* [Extrait à lire]
::::

Trompera bien qui trompera le dernier

Par Suzanne Balharry

Une critique du spectacle :
Monsieur chasse ! / de G. Feydeau / mise en scène Robert Sandoz / Théâtre du Jorat à Mézières / du 3 au 6 octobre 2013

Trompera bien 1
© M. Vanappelghem

Les canapés roulent à travers la scène, les portes claquent et le mur se décompose en une cascade de fenêtres. Madame découvre l’adultère de son mari avec une rage explosive. Dans sa transposition du vaudeville de Feydeau aux années cinquante, Robert Sandoz l’accompagne par un décor surprenant et des jeux de lumière dramatiques. A l’abri dans le public, on en redemande.

S’il surprend tout d’abord, le choix de mise en scène de cette pièce du XIXe siècle, loin de dénaturer la pièce, fait surgir tout le dynamisme des dialogues déchaînés de Monsieur Chasse !, joué ce week-end au Théâtre du Jorat de Mézières. Monsieur se voit naturellement toujours obligé de fuir l’appartement de sa maîtresse par la fenêtre, mais les éléments des années cinquante ajoutent également une liberté de mouvement à la pièce.

::::

* [Relevé des données]

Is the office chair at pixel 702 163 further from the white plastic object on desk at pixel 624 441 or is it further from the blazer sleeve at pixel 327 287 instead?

::::

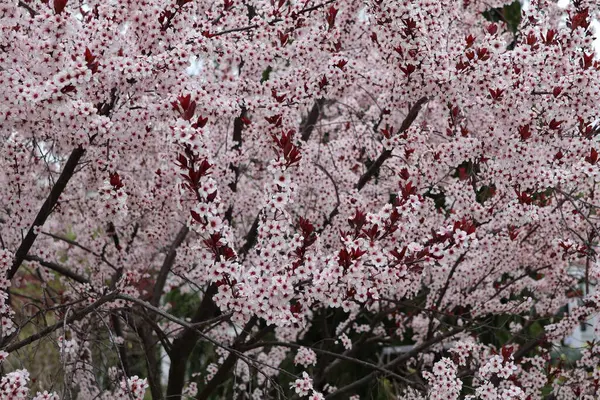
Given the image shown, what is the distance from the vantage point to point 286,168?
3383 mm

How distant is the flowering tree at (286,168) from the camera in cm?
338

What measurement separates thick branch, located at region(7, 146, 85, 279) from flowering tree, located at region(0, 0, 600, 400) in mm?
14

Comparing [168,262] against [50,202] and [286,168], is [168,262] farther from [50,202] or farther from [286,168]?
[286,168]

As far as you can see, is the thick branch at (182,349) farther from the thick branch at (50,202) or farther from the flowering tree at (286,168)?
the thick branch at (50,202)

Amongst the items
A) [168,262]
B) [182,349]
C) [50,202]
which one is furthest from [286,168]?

::::

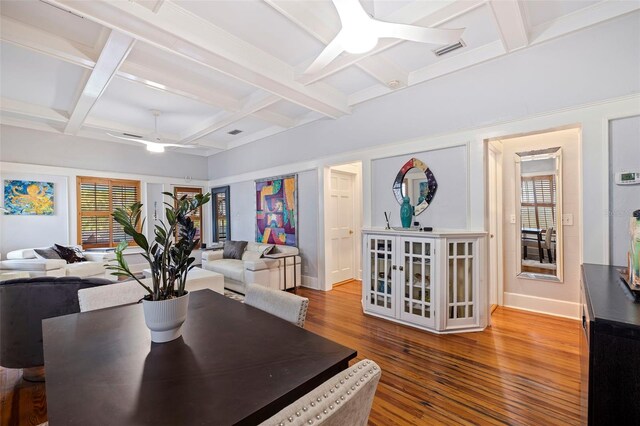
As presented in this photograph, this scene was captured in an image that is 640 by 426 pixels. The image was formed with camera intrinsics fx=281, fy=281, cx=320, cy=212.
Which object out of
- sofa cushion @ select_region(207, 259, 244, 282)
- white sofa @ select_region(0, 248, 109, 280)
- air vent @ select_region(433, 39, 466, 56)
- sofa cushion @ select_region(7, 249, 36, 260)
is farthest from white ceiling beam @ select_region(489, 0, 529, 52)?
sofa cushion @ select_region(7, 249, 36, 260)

::::

* [Tâche 1] Selon la critique du spectacle, à quelle époque Robert Sandoz transpose-t-il le vaudeville de Feydeau ?
* [Tâche 2] Rédigez la suite de la critique du spectacle Monsieur chasse ! après sa dernière phrase.
Les enregistrements forment un matériau distinct de la critique du spectacle.

* [Réponse attendue 1] Aux années cinquante.

* [Réponse attendue 2]
Les costumes, jupes et pantalons, rendent en effet facile même pour les femmes de bondir sur les lits. Sur le mur à carreaux burberrys, les trappes et les placards disparaissent et réapparaissent sans qu’on puisse tout à fait les discerner. Quant à la radio, elle permet la soudaine interruption des acteurs par un reportage sur la fidélité des animaux. La propreté carrée du motif et les meubles qui glissent sur la scène donnent une impression de confort et de sécurité que les pulsions de Monsieur et la colère de Madame détruisent pour notre plus grand plaisir.

Cette transposition souligne par ailleurs le fait que le thème de la pièce est d’actualité à toutes les époques, et si au XIXe siècle il est difficile pour une épouse de ne pas choisir sa réputation plutôt que la vengeance, la première grande mise en scène du neuchâtelois  nous montre des personnages entiers et impétueux comme cette épouse forte qui, même lorsqu’elle pardonne, n’oublie pas.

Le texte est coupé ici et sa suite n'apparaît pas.